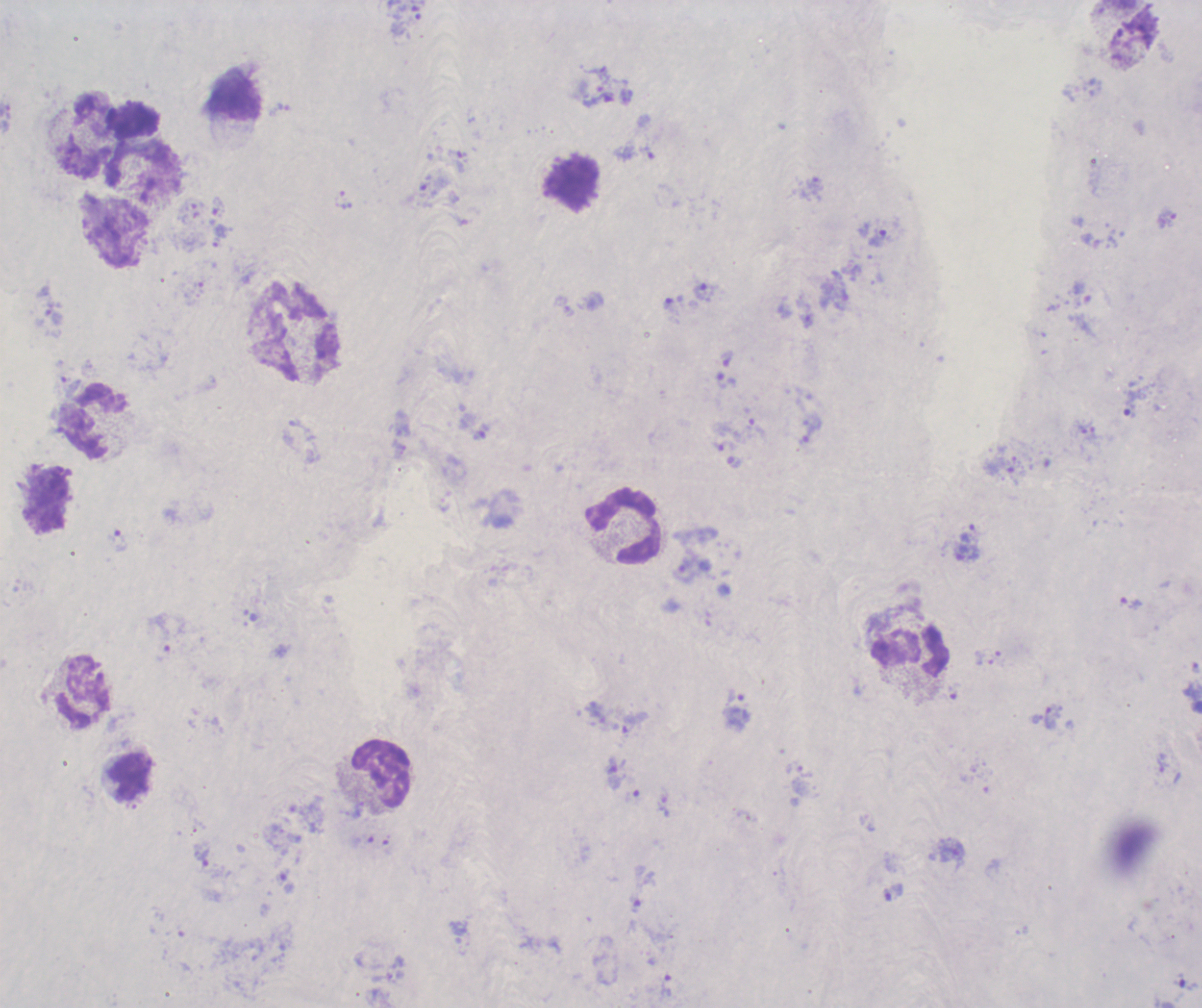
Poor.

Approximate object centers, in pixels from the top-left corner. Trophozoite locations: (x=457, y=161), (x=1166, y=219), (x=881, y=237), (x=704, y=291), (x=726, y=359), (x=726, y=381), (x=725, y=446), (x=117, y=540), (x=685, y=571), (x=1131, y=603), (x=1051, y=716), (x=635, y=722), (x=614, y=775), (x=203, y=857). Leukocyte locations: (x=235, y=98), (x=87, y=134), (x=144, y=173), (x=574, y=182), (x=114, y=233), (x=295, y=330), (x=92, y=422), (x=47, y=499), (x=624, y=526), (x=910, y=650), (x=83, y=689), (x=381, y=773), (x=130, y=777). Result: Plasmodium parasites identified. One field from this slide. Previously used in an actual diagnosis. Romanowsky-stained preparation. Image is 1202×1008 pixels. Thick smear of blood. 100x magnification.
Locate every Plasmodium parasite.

--

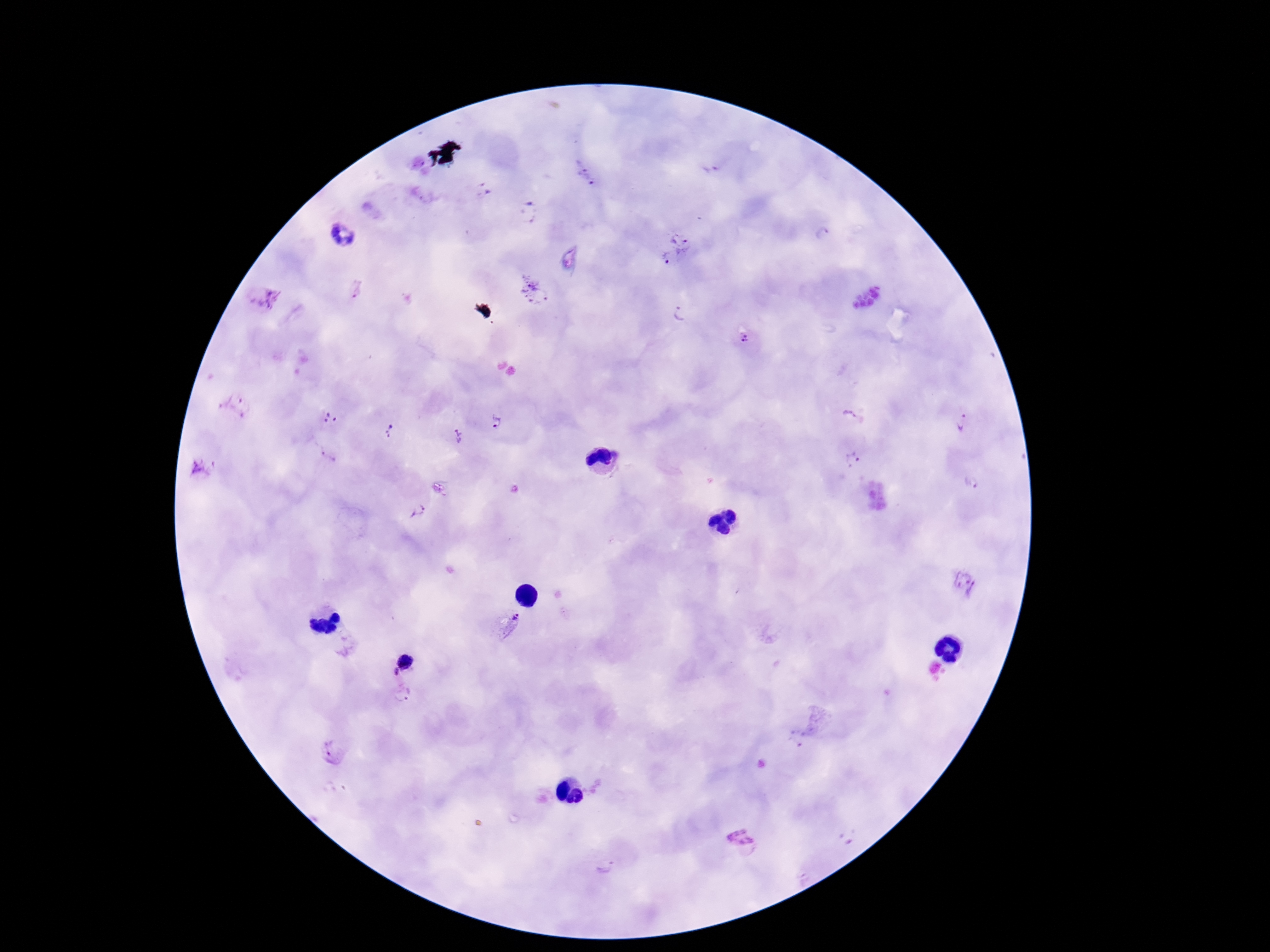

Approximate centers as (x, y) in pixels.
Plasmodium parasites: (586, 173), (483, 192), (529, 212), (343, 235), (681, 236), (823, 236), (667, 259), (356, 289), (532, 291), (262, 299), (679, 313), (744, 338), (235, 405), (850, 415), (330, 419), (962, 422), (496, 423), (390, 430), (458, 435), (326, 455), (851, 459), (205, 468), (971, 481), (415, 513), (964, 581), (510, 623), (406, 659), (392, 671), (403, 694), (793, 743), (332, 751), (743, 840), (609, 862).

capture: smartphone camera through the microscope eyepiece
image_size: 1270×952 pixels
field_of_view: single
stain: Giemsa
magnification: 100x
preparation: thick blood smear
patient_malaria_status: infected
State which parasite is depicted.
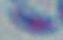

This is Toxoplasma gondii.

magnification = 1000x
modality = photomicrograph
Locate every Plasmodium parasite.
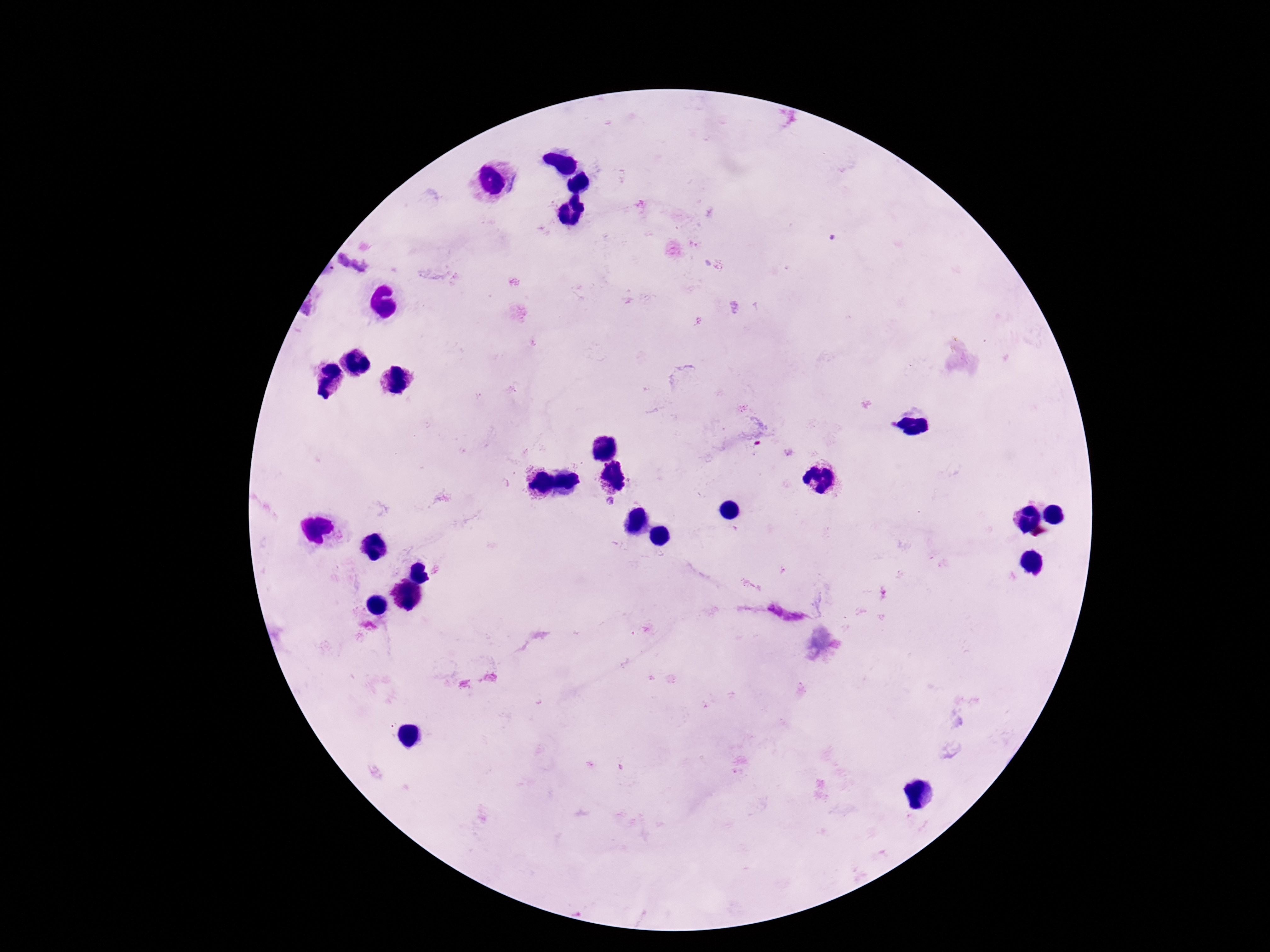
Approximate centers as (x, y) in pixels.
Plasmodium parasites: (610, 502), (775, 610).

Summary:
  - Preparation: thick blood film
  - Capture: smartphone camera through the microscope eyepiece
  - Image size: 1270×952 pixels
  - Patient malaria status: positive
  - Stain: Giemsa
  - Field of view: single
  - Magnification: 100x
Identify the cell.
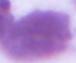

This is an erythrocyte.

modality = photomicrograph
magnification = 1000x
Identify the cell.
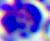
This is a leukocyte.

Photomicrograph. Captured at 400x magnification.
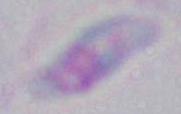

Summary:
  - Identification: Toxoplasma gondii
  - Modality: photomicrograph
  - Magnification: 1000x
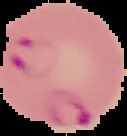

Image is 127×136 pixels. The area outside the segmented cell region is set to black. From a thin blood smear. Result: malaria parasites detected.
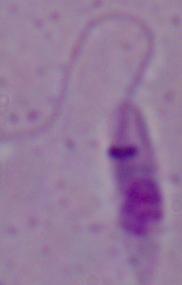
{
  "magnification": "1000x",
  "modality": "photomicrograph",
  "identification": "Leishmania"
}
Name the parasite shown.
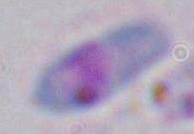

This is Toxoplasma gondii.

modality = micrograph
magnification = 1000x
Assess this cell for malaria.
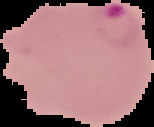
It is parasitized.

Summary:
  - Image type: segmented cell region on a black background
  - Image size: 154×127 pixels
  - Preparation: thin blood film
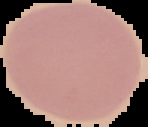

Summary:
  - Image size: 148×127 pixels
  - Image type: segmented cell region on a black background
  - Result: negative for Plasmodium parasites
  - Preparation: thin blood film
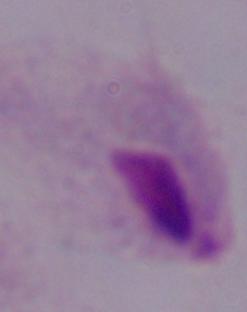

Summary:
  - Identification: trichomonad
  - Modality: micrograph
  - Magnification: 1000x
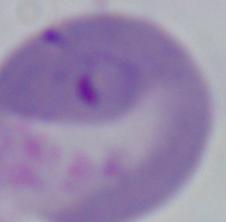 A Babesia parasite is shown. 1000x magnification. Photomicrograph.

...

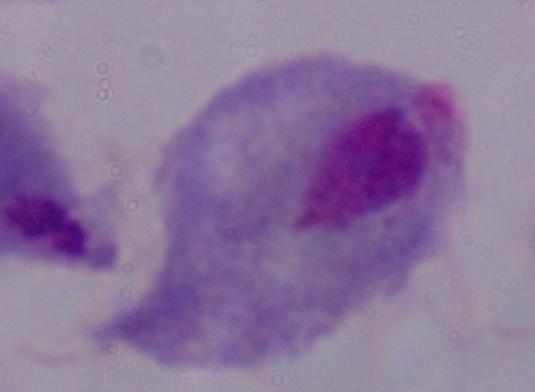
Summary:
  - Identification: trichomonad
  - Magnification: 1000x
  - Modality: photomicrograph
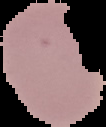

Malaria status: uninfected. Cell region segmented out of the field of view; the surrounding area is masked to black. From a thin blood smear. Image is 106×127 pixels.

**Requirement:** Filter the listing for the word "region" and copy each line that has it.

**Answer to the problem:**
Image is 127×136 pixels. The area outside the segmented cell region is set to black. From a thin blood smear. Result: malaria parasites detected.
  - Image type: segmented cell region on a black background
  - Image type: segmented cell region on a black background
Malaria status: uninfected. Cell region segmented out of the field of view; the surrounding area is masked to black. From a thin blood smear. Image is 106×127 pixels.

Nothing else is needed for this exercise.